=== TASK INPUT ===

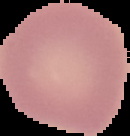

Summary:
  - Image size: 130×136 pixels
  - Image type: segmented cell region on a black background
  - Preparation: thin blood film
  - Result: negative for Plasmodium parasites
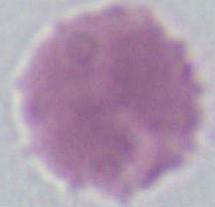

{
  "identification": "red blood cell",
  "modality": "micrograph",
  "magnification": "1000x"
}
State which parasite is depicted.
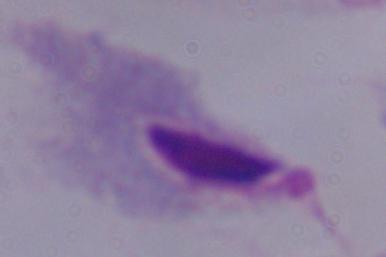

This is a trichomonad.

modality = photomicrograph
magnification = 1000x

===

For this exercise, write the listing out again exactly, excluding all images.

Summary:
  - Image size: 130×136 pixels
  - Image type: segmented cell region on a black background
  - Preparation: thin blood film
  - Result: negative for Plasmodium parasites

{
  "identification": "red blood cell",
  "modality": "micrograph",
  "magnification": "1000x"
}
State which parasite is depicted.

This is a trichomonad.

modality = photomicrograph
magnification = 1000x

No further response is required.